Slash and Burn: Beautiful Paper Art


Slash and Burn By Amber Bravo


Slash-Paper Under the Knife
Museum of Arts and Design
Review by Amber Bravo

The interior lobby of the new Museum of Art and Design (MAD) looks as if it’s been hit by a tempestuous paper-shredder, as the entire ceiling is consumed by Andrea Mastrovito’s depiction of a storm seizing Christopher Columbus's ship (as well as our attention). Mastrovito’s paper maelstrom is just one of many impressive pieces in the museum’s latest show, Slash: Paper under the Knife, a multifaceted exhibition whose material limitation belies its expansive vision.

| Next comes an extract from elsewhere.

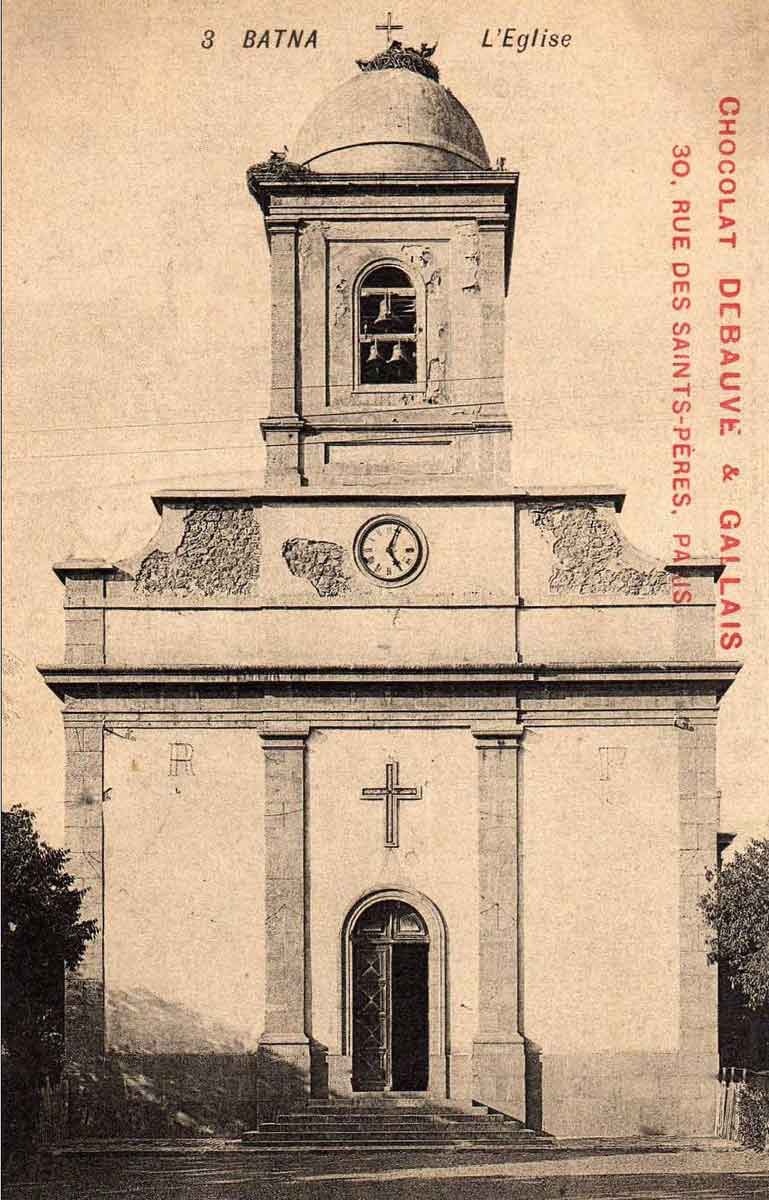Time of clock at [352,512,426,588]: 5:03
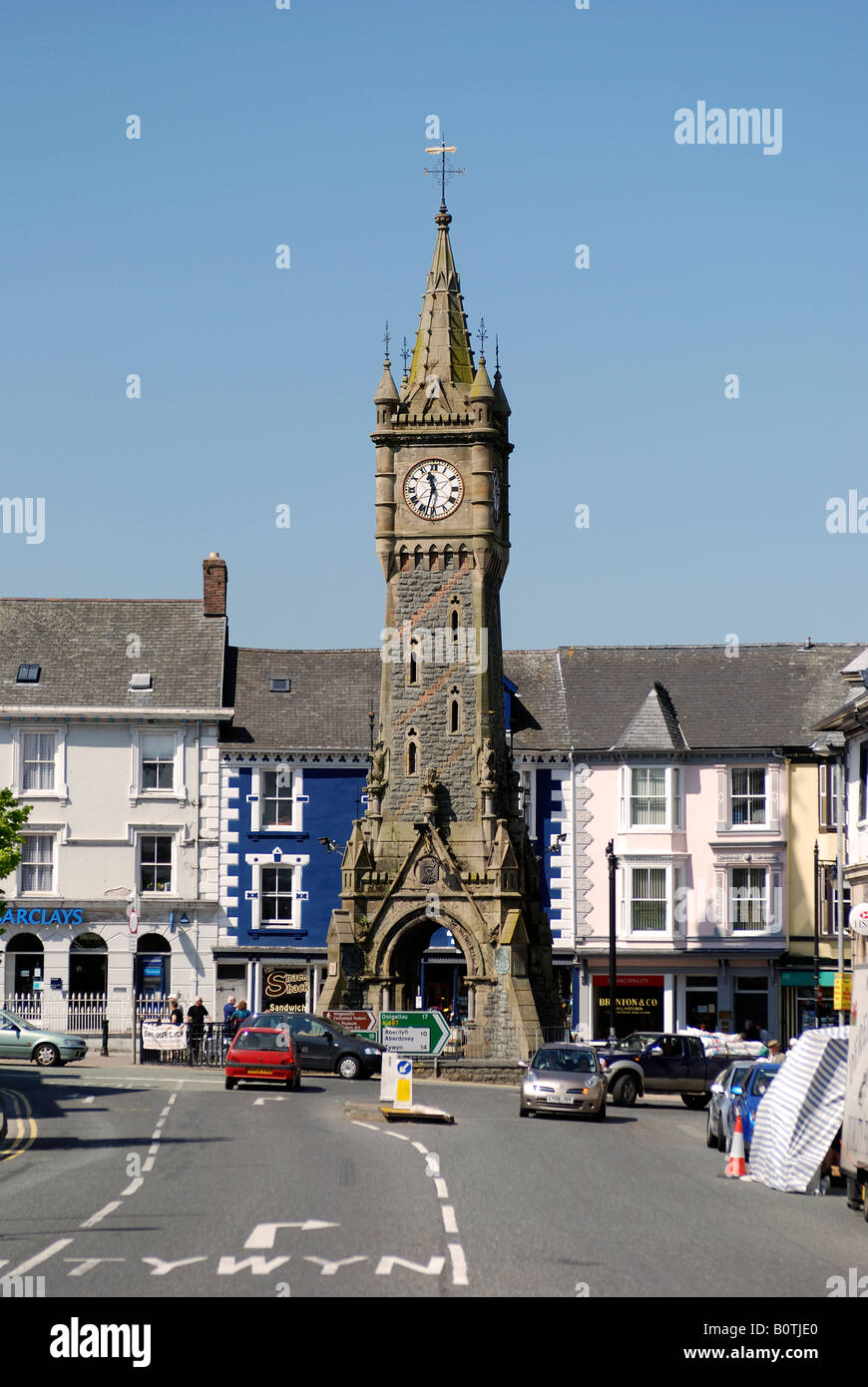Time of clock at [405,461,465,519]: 11:32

Organised by MAD’s chief curator, David Revere McFadden, Slash is the third instalment of the museum’s Materials and Process series, which previously included Radical Lace and Subversive Knitting in 2007 and last year’s Pricked: Extreme Embroidery. As McFadden explains, “Slash showcases artists whose works surprise for their complexity and content, and not just for their technical virtuosity”–although almost all of the works exhibit some level of virtuosity, whether it be Andrew Scott Ross’s elaborate mural/vignette Stones & Rocks & Bones, which suggests the scale and breadth of human ingenuity and destruction, or Olafur Eliasson’s Your House, which diagrams a house in section encased in a book. Ross’s sweeping, gestural strokes give way to painstakingly detailed silhouettes, whereas Eliasson’s concept (the book itself was designed by Michael Heinman) calls for architectural rigour with its precisely drawn and cut sections.